Google working on human-like chatbots that contextually respond to anything

[This story from 9to5Google provides a quick summary of a major step in the evolution of chatbots and their ability to evoke presence. See the original version, or the more detailed Google AI blog post it reports on, for more details; for two evaluations of what the development means see coverage in ZDNet and VentureBeat. –Matthew]

Google working on human-like chatbots that contextually respond to anything

Abner Li
January 28, 2020

Chatbots were all the craze last decade, and they’re now commonly found when interacting with support lines. Today, conversational agents are a bit limited, and Google is working towards a human-like chatbot “that can chat about anything.”

The Google Brain research team today detailed “Meena.” This end-to-end trained neural conversational model tries to correct the “critical flaw” of current highly specialized chatbots:

They sometimes say things that are inconsistent with what has been said so far, or lack common sense and basic knowledge about the world. Moreover, chatbots often give responses that are not specific to the current context.

Google’s Meena model focuses on understanding the context of a conversation to provide a sensible reply. The goal is to create something that can “chat about virtually anything a user wants.” For example, two conversations [included in the original story] show users asking Meena for show recommendations, while another sees it reply with jokes.

It’s trained on 341GB of text from public domain social media conversations, which is 8.5x more data than existing state-of-the-art generative models.

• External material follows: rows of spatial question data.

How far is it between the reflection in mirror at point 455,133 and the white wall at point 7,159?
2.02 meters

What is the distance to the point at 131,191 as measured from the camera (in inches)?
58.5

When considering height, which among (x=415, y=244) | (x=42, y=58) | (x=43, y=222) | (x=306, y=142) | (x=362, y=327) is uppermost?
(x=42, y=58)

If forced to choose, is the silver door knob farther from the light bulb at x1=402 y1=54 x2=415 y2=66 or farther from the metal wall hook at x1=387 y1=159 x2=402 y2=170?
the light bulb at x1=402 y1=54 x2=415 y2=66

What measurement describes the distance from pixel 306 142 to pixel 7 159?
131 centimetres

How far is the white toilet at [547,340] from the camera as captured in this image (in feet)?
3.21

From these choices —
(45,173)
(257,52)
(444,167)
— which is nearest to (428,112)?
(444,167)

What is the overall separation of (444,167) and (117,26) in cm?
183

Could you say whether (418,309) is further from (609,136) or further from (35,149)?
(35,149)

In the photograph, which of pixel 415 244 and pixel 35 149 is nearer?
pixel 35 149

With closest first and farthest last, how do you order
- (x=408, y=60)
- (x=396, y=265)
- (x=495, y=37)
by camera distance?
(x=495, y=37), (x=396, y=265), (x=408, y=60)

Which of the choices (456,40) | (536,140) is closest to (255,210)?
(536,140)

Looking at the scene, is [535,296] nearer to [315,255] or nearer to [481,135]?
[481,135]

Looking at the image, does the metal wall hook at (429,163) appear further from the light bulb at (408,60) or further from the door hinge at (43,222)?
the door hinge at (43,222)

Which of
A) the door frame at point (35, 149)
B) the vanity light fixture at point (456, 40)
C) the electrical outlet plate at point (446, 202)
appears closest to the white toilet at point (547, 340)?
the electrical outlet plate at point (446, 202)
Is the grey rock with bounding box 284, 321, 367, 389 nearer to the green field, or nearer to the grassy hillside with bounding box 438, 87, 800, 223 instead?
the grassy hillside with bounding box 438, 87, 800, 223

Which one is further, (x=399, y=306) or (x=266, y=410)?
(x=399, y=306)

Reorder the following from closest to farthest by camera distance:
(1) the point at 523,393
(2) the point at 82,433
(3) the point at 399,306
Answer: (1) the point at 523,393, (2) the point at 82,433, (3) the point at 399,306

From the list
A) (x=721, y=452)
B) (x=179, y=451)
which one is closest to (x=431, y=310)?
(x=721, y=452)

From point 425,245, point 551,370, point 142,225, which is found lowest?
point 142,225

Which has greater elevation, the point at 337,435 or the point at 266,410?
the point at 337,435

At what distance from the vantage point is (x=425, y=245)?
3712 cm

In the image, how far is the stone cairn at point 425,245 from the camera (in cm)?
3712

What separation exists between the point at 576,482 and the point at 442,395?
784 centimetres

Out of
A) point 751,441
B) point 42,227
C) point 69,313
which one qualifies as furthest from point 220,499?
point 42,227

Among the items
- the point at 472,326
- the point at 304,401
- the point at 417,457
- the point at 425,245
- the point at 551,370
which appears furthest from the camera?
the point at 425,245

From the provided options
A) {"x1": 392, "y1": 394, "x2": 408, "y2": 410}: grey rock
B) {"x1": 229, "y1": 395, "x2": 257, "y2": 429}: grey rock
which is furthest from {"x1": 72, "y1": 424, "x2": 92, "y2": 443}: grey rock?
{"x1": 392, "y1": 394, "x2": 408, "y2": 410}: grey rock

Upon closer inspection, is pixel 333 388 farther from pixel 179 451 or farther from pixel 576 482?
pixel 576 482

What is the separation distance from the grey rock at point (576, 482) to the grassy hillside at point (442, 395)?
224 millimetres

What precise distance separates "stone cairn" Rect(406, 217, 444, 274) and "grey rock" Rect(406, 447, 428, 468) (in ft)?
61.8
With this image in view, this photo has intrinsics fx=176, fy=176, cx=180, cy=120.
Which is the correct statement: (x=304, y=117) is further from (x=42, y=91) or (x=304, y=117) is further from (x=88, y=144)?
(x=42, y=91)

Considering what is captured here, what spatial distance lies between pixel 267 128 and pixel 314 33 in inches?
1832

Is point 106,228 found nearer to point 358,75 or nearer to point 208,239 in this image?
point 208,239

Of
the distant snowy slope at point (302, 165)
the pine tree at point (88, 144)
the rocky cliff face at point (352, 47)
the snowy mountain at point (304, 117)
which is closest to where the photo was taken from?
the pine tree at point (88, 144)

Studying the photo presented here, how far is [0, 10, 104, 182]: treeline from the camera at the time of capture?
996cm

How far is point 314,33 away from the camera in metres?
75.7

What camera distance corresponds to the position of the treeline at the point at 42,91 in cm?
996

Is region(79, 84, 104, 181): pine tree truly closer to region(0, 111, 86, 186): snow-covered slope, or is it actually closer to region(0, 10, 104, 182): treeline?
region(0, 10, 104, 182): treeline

In working towards a realistic model, Google created a new quality benchmark for chatbots. The Sensibleness and Specificity Average (SSA) “captures basic, but important attributes for natural conversations.” Humans evaluators are asked to judge if a response is “reasonable in context.”

If anything seems off — confusing, illogical, out of context, or factually wrong — then it should be rated as, “does not make sense”. If the response makes sense, the utterance is then assessed to determine if it is specific to the given context.

For example, if A says, “I love tennis,” and B responds, “That’s nice,” then the utterance should be marked, “not specific”. That reply could be used in dozens of different contexts. But if B responds, “Me too, I can’t get enough of Roger Federer!” then it is marked as “specific”, since it relates closely to what is being discussed.

[The sensibleness of a chatbot is the fraction of responses labeled “sensible”, and specificity is the fraction of responses that are marked “specific”. The average of these two is the SSA score. –Google AI blog]

On this Google-created benchmark, Meena does better than existing models, and is “closing the gap with human performance.” Practical applications for human-like chatbots include humanizing how people use computers and making relatable interactive movie or game characters.

Moving forward, Google wants to look beyond its focus on sensibleness and specificity for its human-like chatbot to tackle personality and factuality. Safety and bias is another important area, with the company not releasing a research demo today as a result.

We are evaluating the risks and benefits associated with externalizing the model checkpoint, however, and may choose to make it available in the coming months to help advance research in this area.